Mais Akiko avait tellement subi et souffert.
Elle
avait perdu sa famille à l'âge de dix ans, en raison
de dette impayée envers des Yakuza. Elle avait été
envoyée en Amérique, chez des proches parents, car il
n'y avait plus personne pour s'occuper d'elle au Japon. Elle
avait du se battre pour s'intégrer dans un pays dont elle ne
connaissait pas la langue et les us. Et une fois adolescente, elle
avait décidé d'entrer dans la police. Mais pas pour
réguler durant des années la circulation, pour traquer
les tueurs aux crimes les plus odieux. Elle avait finalement intégré
le FBI. Son parcours professionnel fut irréprochable et elle
tombe amoureuse d'un de ses collègues, moins d'un an avant
son retour au Japon. Tout allait pour le mieux dans le meilleur des
mondes, jusqu'à ce que son fiancé se fasse tuer lors
d'une enquête par la mafia italienne.
Ce fut à
ce moment là qu'Akiko perdit pied. Mais personne ne
s'aperçut de rien au départ. Elle agissait tellement
normalement malgré cette douloureuse perte. Puis, quelques
semaines après, le parrain mourut assassiné. Ce n'était
pas en vérité un simple assassinat. Mais une explosion
de violence et de cruauté. Même pour un homme tel quel
lui, c'était une mort odieuse.
Il y
avait bien entendu eu des doutes mais aucune preuve. Le FBI proposa
une période de vacances à durée indéterminée
à Akiko, celle-ci claqua la porte après avoir
démissionné. Elle plaqua tout et partit au Japon, où
elle fut intégrée à la police sans difficulté.
Imamiya
avait eu beau travailler avec elle, il n'avait pas deviné un
seul instant la vérité. Il savait juste qu'elle
n'aimait pas Asami et bien moins Akihito qu'elle ne le laissait
croire. Mais c'était tout. S'il avait mené avant
son enquête sur le passé de la jeune femme, peut-être
aurait-il pu faire un rapprochement. Peut-être. L'issue de
tout cela aurait été sans aucun doute différente.
Mais, à
présent, ils ne sauraient jamais si la folie d'Akiko aurait
pu être soignée. Mais la raison retrouvée,
aurait-elle pu se pardonne ses actes ?
Il n'y
avait aucun mal à s'en prendre au crime organisé.

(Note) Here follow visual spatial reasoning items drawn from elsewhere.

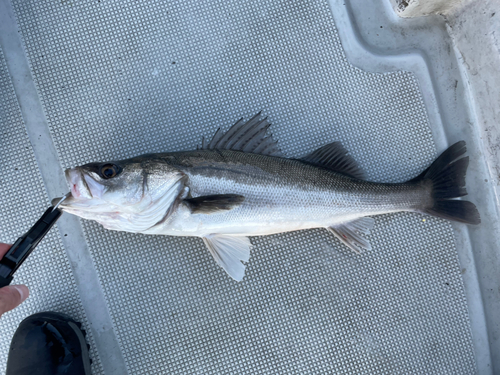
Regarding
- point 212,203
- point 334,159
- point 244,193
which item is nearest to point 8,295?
point 212,203

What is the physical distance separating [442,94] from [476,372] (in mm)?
1987

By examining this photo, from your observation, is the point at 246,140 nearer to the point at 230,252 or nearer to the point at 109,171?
the point at 230,252

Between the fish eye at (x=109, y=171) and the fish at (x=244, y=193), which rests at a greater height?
the fish eye at (x=109, y=171)

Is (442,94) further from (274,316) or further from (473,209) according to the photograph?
(274,316)

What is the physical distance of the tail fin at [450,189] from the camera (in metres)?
2.14

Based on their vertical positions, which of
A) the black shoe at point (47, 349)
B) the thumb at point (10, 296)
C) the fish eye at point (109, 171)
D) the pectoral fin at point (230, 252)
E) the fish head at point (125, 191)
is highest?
the fish eye at point (109, 171)

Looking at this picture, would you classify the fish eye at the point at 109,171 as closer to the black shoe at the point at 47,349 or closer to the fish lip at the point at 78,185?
the fish lip at the point at 78,185

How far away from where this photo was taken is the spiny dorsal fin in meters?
1.78

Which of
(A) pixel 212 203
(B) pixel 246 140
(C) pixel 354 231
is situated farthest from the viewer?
(C) pixel 354 231

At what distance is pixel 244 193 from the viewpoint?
1870 millimetres

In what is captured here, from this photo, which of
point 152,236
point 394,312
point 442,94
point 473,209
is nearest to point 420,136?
point 442,94

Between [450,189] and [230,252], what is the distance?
1.50 metres

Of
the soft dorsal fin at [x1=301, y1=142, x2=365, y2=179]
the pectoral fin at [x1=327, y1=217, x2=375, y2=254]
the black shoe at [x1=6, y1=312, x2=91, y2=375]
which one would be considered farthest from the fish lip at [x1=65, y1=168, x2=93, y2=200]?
the pectoral fin at [x1=327, y1=217, x2=375, y2=254]

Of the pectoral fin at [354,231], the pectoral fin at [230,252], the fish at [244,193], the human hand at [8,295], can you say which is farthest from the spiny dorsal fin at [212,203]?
the human hand at [8,295]
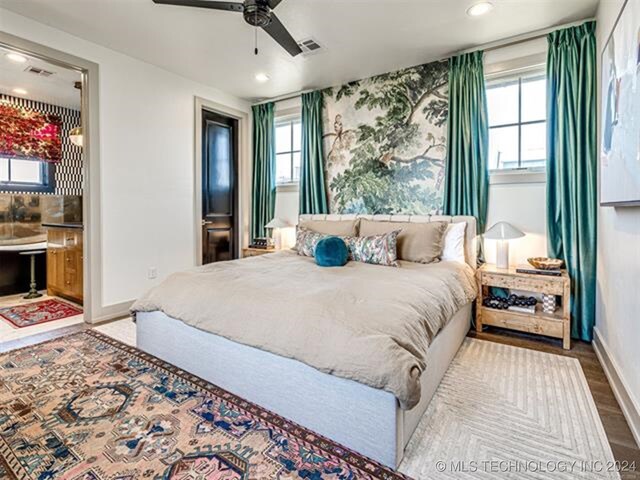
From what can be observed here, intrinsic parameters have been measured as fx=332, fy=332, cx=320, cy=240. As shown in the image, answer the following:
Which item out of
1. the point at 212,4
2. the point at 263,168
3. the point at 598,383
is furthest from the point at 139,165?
the point at 598,383

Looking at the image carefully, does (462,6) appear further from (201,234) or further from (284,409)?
(201,234)

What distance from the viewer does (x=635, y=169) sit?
161 cm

Seulement, il y avait des lois à respecter. On ne pouvait tuer
une avocate à coût d'une barre en fer sous prétexte
qu'elle défendait des criminels. On ne pouvait pas mutiler
une prostitué sous prétexte qu'elle avait refusé
de témoigner contre un politicien véreux, impliqué
dans des affaires de trafique de drogue. Il y avait des lois à
respecter, même pour une jeune femme aussi blessée
qu'Akiko.
« -
Pour autant, était-ce mieux pour elle de mourir ? »
s'était interrogé Imamiya après avoir raconté
tout cela.
Etait-ce
mieux ?
Ce
n'était pas la bonne question à se poser. Est-ce que
Akihito pouvait lui continuer à vivre après tout ça ?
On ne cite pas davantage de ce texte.